- _Assignment_
Copy each of the lines below word for word, without the pictures.

- _Data for the task_

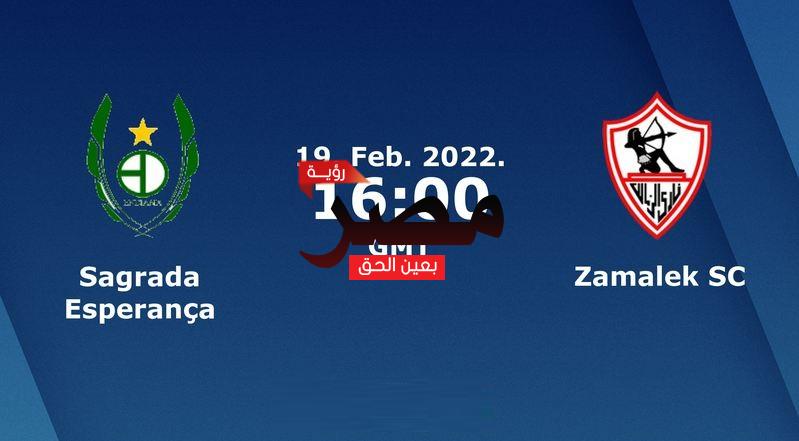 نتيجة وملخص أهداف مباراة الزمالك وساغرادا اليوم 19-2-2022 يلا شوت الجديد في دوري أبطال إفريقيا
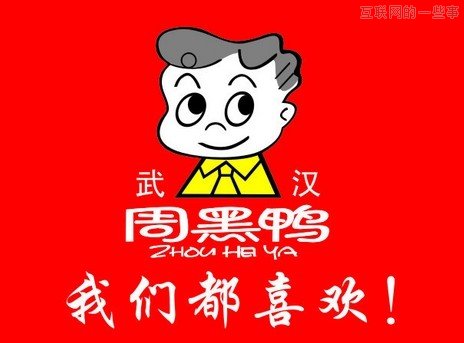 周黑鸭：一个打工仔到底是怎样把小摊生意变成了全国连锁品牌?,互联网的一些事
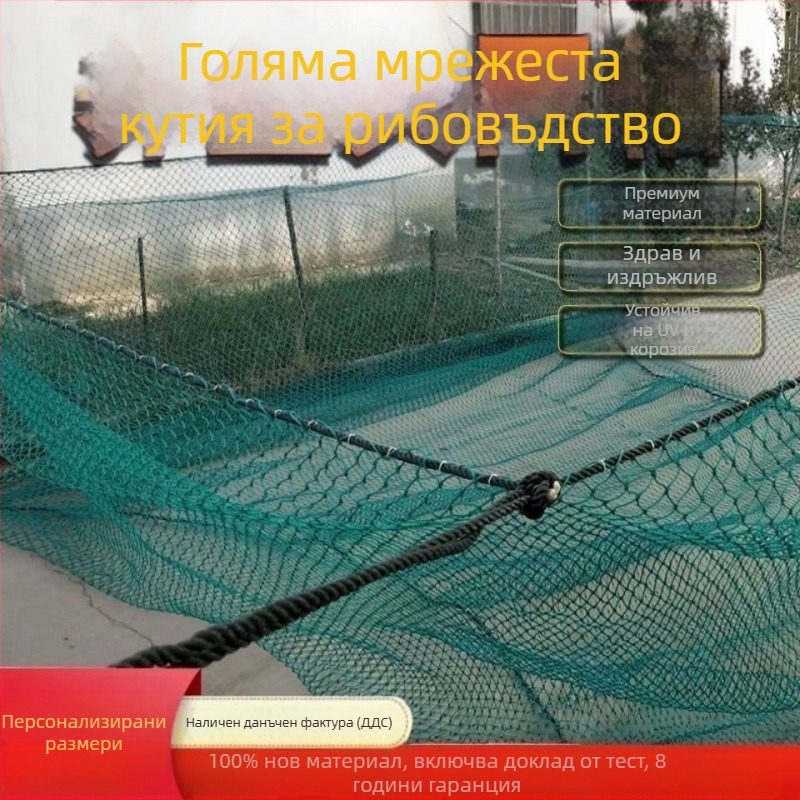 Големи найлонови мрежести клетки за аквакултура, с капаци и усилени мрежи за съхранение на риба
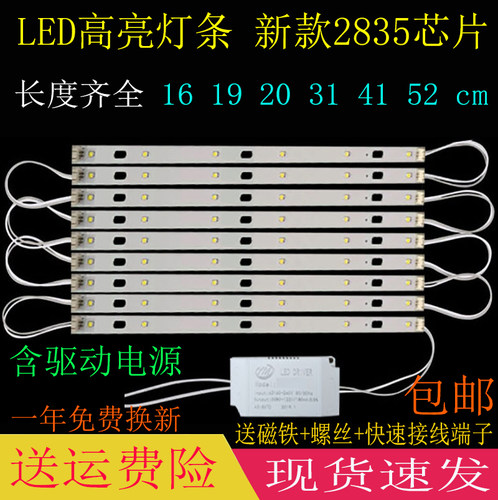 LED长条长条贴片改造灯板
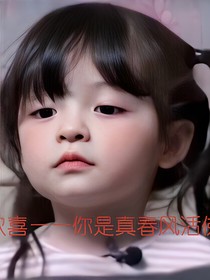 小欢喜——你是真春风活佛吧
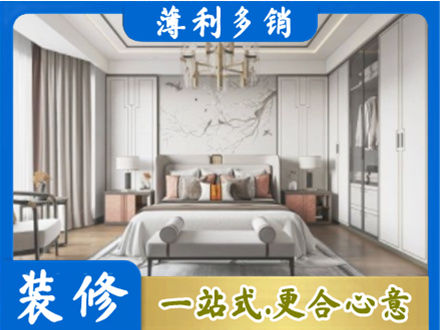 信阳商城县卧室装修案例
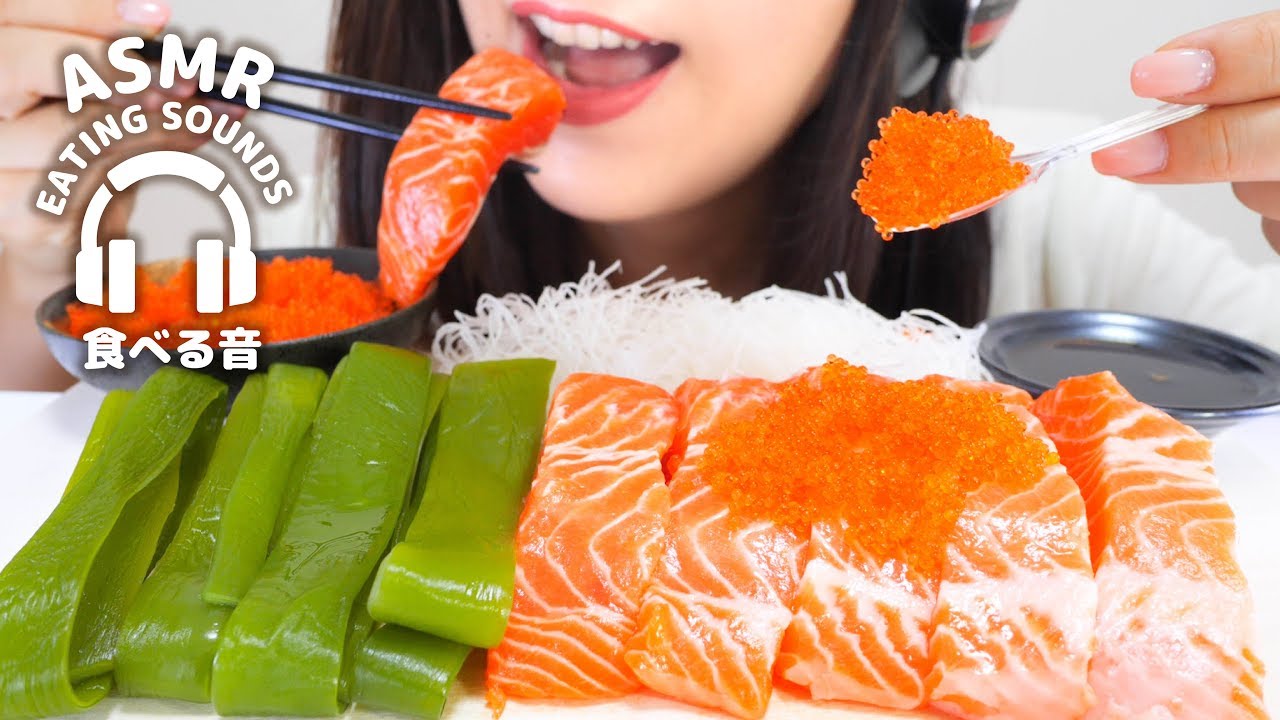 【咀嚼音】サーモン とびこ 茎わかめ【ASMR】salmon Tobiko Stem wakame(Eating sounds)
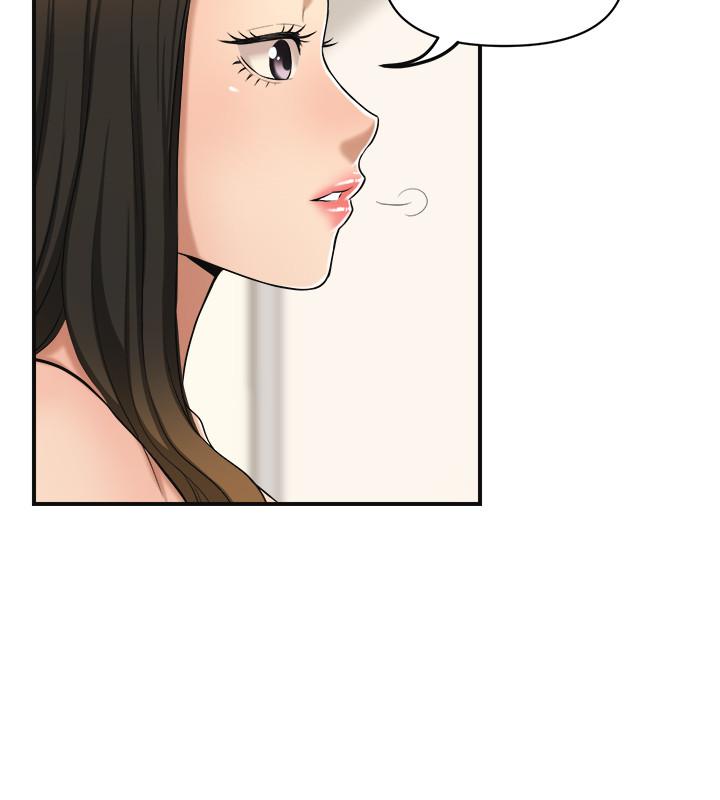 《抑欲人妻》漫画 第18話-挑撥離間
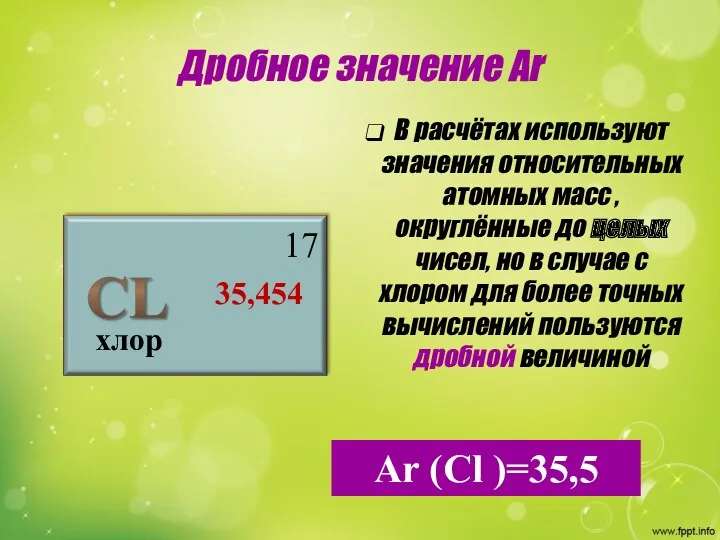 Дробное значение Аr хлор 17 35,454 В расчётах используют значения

- _Response box_
 نتيجة وملخص أهداف مباراة الزمالك وساغرادا اليوم 19-2-2022 يلا شوت الجديد في دوري أبطال إفريقيا
 周黑鸭：一个打工仔到底是怎样把小摊生意变成了全国连锁品牌?,互联网的一些事
 Големи найлонови мрежести клетки за аквакултура, с капаци и усилени мрежи за съхранение на риба
 LED长条长条贴片改造灯板
 小欢喜——你是真春风活佛吧
 信阳商城县卧室装修案例
 【咀嚼音】サーモン とびこ 茎わかめ【ASMR】salmon Tobiko Stem wakame(Eating sounds)
 《抑欲人妻》漫画 第18話-挑撥離間
 Дробное значение Аr хлор 17 35,454 В расчётах используют значения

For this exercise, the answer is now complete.